▶ [What is needed]:
From the Door County timeshare thread below, return word for word the passage that opens with the words containing "Anyone else that" and closes with "get good deal?".

# Door County - purchase question!?!?!?



## Culli (Mar 19, 2011)

Looking at all the normal places and I can't find any summer weeks in Door County.  Only thing I found was from a developer and they were pretty outrageous.  I did just put a "wish" ad on tug.

I know this is high demand place but will I expect some heavy duty asking prices?  I was thinking with the economy and timeshares going for next to nothing I should be able to find something reasonable.  Heck I can't find hardly ANYTHING!

This is a really hard trade area for summer, people can get top dollar for rentals in this area...........hmmmm maybe that is the same answer for buying in!?

Anyone else that was looking find the same problem?   Has anyone recently bought in this area for summer?  What did you get, where and was it $$$$$ or did you get good deal?

I believe in the buy where you want to stay but I also don't want to drop silly crazy money to get what I want.


----------



## siesta (Mar 19, 2011)

door county is a great drive to location for us folks in chicago (or FIB's as your state police like to call us).  I don't know of many timeshares in the area, and the majority of people purchasing a timeshare in that area are most likely going to use it every summer, and I would expect any resales to reflect that demand.

Saved data entries:
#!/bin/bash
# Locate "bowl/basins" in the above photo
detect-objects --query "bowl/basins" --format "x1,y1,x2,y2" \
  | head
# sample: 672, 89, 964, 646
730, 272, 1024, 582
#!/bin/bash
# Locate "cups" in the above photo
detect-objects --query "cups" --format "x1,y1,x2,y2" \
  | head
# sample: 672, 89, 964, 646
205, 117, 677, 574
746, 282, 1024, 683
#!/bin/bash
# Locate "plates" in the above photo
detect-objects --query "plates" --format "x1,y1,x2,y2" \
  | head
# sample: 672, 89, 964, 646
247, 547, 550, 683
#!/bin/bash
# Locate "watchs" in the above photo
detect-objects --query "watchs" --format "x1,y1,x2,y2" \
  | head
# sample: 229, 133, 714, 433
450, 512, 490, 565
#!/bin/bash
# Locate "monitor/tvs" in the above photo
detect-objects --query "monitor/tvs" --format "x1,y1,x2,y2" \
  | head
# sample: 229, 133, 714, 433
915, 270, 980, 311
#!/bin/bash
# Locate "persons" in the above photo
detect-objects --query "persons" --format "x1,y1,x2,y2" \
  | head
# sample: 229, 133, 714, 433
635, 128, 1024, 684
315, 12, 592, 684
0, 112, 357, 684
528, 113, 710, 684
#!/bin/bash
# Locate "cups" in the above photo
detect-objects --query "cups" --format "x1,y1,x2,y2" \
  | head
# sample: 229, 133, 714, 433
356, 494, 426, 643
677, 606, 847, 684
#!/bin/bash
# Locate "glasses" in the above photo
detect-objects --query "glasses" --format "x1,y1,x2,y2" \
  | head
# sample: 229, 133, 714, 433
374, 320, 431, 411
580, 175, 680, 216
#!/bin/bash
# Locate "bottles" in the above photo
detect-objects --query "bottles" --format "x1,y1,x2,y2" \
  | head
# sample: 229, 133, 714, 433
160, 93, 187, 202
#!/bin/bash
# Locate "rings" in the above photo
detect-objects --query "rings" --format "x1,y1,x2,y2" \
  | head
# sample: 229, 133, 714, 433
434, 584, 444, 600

▶ [Solution for this task]:
Anyone else that was looking find the same problem?   Has anyone recently bought in this area for summer?  What did you get, where and was it $$$$$ or did you get good deal?